- _Prompt_: Return every line below exactly, without dropping any.
---------- Records for this task
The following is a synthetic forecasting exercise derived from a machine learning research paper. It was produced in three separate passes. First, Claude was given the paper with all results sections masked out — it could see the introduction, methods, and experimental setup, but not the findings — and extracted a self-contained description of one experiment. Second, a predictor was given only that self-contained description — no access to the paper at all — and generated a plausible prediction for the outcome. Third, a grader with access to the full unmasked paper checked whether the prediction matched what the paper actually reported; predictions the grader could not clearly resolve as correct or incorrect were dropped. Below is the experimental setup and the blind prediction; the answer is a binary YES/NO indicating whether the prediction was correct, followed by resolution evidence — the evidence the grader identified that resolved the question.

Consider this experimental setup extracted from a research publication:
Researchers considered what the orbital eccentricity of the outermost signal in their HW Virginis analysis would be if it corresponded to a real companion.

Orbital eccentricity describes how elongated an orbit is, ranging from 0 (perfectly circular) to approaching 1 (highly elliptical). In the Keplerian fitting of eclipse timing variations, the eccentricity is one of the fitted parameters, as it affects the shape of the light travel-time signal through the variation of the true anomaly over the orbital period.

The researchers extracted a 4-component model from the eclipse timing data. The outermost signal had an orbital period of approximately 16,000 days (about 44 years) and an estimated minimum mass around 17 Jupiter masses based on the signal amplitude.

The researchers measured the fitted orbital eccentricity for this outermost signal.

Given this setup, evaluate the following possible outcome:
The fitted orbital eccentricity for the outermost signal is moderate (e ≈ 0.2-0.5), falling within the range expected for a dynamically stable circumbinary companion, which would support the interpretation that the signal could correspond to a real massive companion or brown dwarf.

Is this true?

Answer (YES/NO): NO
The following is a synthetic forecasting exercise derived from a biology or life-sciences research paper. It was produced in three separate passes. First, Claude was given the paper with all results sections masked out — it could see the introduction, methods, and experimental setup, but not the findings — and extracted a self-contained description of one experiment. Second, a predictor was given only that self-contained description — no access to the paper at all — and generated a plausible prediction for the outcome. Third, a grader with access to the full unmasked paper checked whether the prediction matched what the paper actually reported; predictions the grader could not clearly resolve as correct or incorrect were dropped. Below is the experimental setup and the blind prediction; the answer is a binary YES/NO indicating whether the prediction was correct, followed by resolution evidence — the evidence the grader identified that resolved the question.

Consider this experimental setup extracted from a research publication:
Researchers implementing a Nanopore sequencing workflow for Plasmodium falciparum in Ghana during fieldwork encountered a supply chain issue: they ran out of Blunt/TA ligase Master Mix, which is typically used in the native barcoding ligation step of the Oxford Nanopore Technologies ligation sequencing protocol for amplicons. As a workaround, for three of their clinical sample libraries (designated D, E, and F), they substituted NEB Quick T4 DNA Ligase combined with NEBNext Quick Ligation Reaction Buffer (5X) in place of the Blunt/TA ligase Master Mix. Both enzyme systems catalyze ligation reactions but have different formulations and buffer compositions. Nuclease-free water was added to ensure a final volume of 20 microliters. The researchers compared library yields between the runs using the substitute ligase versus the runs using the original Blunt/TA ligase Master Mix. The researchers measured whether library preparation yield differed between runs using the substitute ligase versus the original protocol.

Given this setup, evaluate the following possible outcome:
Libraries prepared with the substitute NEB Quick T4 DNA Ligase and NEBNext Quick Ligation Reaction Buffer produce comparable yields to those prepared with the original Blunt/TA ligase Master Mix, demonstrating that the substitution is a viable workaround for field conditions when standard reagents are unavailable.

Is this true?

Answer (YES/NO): YES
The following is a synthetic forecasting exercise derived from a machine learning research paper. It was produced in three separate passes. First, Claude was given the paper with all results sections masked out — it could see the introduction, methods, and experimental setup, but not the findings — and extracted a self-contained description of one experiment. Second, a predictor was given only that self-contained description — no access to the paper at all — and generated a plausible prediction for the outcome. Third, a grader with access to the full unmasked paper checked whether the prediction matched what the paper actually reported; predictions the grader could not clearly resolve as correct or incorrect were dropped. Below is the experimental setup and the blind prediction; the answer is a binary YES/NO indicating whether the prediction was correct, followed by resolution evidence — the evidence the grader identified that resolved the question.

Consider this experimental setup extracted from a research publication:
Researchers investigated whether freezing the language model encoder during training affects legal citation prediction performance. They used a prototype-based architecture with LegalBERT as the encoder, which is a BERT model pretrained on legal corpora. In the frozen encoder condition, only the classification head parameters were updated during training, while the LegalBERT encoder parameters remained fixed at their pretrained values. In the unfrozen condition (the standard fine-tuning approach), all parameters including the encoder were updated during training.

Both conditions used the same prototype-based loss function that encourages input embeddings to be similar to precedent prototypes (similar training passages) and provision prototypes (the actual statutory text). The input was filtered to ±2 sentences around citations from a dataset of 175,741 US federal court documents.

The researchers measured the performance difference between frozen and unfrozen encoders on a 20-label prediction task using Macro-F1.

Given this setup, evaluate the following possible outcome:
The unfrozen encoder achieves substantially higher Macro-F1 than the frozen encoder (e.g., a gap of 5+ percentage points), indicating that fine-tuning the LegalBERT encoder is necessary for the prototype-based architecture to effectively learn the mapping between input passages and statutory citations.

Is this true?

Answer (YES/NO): YES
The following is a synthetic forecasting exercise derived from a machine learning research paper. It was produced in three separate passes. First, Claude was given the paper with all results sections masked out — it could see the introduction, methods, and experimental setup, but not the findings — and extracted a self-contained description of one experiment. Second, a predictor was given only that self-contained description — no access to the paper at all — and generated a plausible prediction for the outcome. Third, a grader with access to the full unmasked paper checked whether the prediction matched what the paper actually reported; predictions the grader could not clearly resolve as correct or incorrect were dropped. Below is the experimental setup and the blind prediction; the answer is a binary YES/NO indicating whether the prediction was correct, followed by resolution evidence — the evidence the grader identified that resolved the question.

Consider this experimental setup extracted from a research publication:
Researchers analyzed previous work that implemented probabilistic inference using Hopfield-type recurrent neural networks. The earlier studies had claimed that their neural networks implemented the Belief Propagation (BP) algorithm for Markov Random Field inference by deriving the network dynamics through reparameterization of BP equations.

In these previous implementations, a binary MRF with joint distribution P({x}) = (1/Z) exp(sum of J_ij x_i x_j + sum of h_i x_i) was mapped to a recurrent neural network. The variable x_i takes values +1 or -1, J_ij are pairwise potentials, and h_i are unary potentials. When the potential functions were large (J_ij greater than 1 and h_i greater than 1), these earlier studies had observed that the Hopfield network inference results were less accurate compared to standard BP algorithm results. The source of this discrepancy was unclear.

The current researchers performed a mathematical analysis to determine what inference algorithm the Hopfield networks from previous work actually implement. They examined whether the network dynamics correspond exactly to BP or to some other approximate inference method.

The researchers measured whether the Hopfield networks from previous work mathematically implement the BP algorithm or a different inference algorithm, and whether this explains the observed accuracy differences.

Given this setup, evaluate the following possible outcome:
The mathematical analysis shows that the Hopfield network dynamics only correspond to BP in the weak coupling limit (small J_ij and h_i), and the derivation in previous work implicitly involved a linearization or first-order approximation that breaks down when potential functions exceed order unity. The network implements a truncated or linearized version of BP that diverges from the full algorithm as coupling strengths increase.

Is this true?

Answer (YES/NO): NO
--------------------
- _Solution to the problem_:
The following is a synthetic forecasting exercise derived from a machine learning research paper. It was produced in three separate passes. First, Claude was given the paper with all results sections masked out — it could see the introduction, methods, and experimental setup, but not the findings — and extracted a self-contained description of one experiment. Second, a predictor was given only that self-contained description — no access to the paper at all — and generated a plausible prediction for the outcome. Third, a grader with access to the full unmasked paper checked whether the prediction matched what the paper actually reported; predictions the grader could not clearly resolve as correct or incorrect were dropped. Below is the experimental setup and the blind prediction; the answer is a binary YES/NO indicating whether the prediction was correct, followed by resolution evidence — the evidence the grader identified that resolved the question.

Consider this experimental setup extracted from a research publication:
Researchers considered what the orbital eccentricity of the outermost signal in their HW Virginis analysis would be if it corresponded to a real companion.

Orbital eccentricity describes how elongated an orbit is, ranging from 0 (perfectly circular) to approaching 1 (highly elliptical). In the Keplerian fitting of eclipse timing variations, the eccentricity is one of the fitted parameters, as it affects the shape of the light travel-time signal through the variation of the true anomaly over the orbital period.

The researchers extracted a 4-component model from the eclipse timing data. The outermost signal had an orbital period of approximately 16,000 days (about 44 years) and an estimated minimum mass around 17 Jupiter masses based on the signal amplitude.

The researchers measured the fitted orbital eccentricity for this outermost signal.

Given this setup, evaluate the following possible outcome:
The fitted orbital eccentricity for the outermost signal is moderate (e ≈ 0.2-0.5), falling within the range expected for a dynamically stable circumbinary companion, which would support the interpretation that the signal could correspond to a real massive companion or brown dwarf.

Is this true?

Answer (YES/NO): NO
The following is a synthetic forecasting exercise derived from a biology or life-sciences research paper. It was produced in three separate passes. First, Claude was given the paper with all results sections masked out — it could see the introduction, methods, and experimental setup, but not the findings — and extracted a self-contained description of one experiment. Second, a predictor was given only that self-contained description — no access to the paper at all — and generated a plausible prediction for the outcome. Third, a grader with access to the full unmasked paper checked whether the prediction matched what the paper actually reported; predictions the grader could not clearly resolve as correct or incorrect were dropped. Below is the experimental setup and the blind prediction; the answer is a binary YES/NO indicating whether the prediction was correct, followed by resolution evidence — the evidence the grader identified that resolved the question.

Consider this experimental setup extracted from a research publication:
Researchers implementing a Nanopore sequencing workflow for Plasmodium falciparum in Ghana during fieldwork encountered a supply chain issue: they ran out of Blunt/TA ligase Master Mix, which is typically used in the native barcoding ligation step of the Oxford Nanopore Technologies ligation sequencing protocol for amplicons. As a workaround, for three of their clinical sample libraries (designated D, E, and F), they substituted NEB Quick T4 DNA Ligase combined with NEBNext Quick Ligation Reaction Buffer (5X) in place of the Blunt/TA ligase Master Mix. Both enzyme systems catalyze ligation reactions but have different formulations and buffer compositions. Nuclease-free water was added to ensure a final volume of 20 microliters. The researchers compared library yields between the runs using the substitute ligase versus the runs using the original Blunt/TA ligase Master Mix. The researchers measured whether library preparation yield differed between runs using the substitute ligase versus the original protocol.

Given this setup, evaluate the following possible outcome:
Libraries prepared with the substitute NEB Quick T4 DNA Ligase and NEBNext Quick Ligation Reaction Buffer produce comparable yields to those prepared with the original Blunt/TA ligase Master Mix, demonstrating that the substitution is a viable workaround for field conditions when standard reagents are unavailable.

Is this true?

Answer (YES/NO): YES
The following is a synthetic forecasting exercise derived from a machine learning research paper. It was produced in three separate passes. First, Claude was given the paper with all results sections masked out — it could see the introduction, methods, and experimental setup, but not the findings — and extracted a self-contained description of one experiment. Second, a predictor was given only that self-contained description — no access to the paper at all — and generated a plausible prediction for the outcome. Third, a grader with access to the full unmasked paper checked whether the prediction matched what the paper actually reported; predictions the grader could not clearly resolve as correct or incorrect were dropped. Below is the experimental setup and the blind prediction; the answer is a binary YES/NO indicating whether the prediction was correct, followed by resolution evidence — the evidence the grader identified that resolved the question.

Consider this experimental setup extracted from a research publication:
Researchers investigated whether freezing the language model encoder during training affects legal citation prediction performance. They used a prototype-based architecture with LegalBERT as the encoder, which is a BERT model pretrained on legal corpora. In the frozen encoder condition, only the classification head parameters were updated during training, while the LegalBERT encoder parameters remained fixed at their pretrained values. In the unfrozen condition (the standard fine-tuning approach), all parameters including the encoder were updated during training.

Both conditions used the same prototype-based loss function that encourages input embeddings to be similar to precedent prototypes (similar training passages) and provision prototypes (the actual statutory text). The input was filtered to ±2 sentences around citations from a dataset of 175,741 US federal court documents.

The researchers measured the performance difference between frozen and unfrozen encoders on a 20-label prediction task using Macro-F1.

Given this setup, evaluate the following possible outcome:
The unfrozen encoder achieves substantially higher Macro-F1 than the frozen encoder (e.g., a gap of 5+ percentage points), indicating that fine-tuning the LegalBERT encoder is necessary for the prototype-based architecture to effectively learn the mapping between input passages and statutory citations.

Is this true?

Answer (YES/NO): YES
The following is a synthetic forecasting exercise derived from a machine learning research paper. It was produced in three separate passes. First, Claude was given the paper with all results sections masked out — it could see the introduction, methods, and experimental setup, but not the findings — and extracted a self-contained description of one experiment. Second, a predictor was given only that self-contained description — no access to the paper at all — and generated a plausible prediction for the outcome. Third, a grader with access to the full unmasked paper checked whether the prediction matched what the paper actually reported; predictions the grader could not clearly resolve as correct or incorrect were dropped. Below is the experimental setup and the blind prediction; the answer is a binary YES/NO indicating whether the prediction was correct, followed by resolution evidence — the evidence the grader identified that resolved the question.

Consider this experimental setup extracted from a research publication:
Researchers analyzed previous work that implemented probabilistic inference using Hopfield-type recurrent neural networks. The earlier studies had claimed that their neural networks implemented the Belief Propagation (BP) algorithm for Markov Random Field inference by deriving the network dynamics through reparameterization of BP equations.

In these previous implementations, a binary MRF with joint distribution P({x}) = (1/Z) exp(sum of J_ij x_i x_j + sum of h_i x_i) was mapped to a recurrent neural network. The variable x_i takes values +1 or -1, J_ij are pairwise potentials, and h_i are unary potentials. When the potential functions were large (J_ij greater than 1 and h_i greater than 1), these earlier studies had observed that the Hopfield network inference results were less accurate compared to standard BP algorithm results. The source of this discrepancy was unclear.

The current researchers performed a mathematical analysis to determine what inference algorithm the Hopfield networks from previous work actually implement. They examined whether the network dynamics correspond exactly to BP or to some other approximate inference method.

The researchers measured whether the Hopfield networks from previous work mathematically implement the BP algorithm or a different inference algorithm, and whether this explains the observed accuracy differences.

Given this setup, evaluate the following possible outcome:
The mathematical analysis shows that the Hopfield network dynamics only correspond to BP in the weak coupling limit (small J_ij and h_i), and the derivation in previous work implicitly involved a linearization or first-order approximation that breaks down when potential functions exceed order unity. The network implements a truncated or linearized version of BP that diverges from the full algorithm as coupling strengths increase.

Is this true?

Answer (YES/NO): NO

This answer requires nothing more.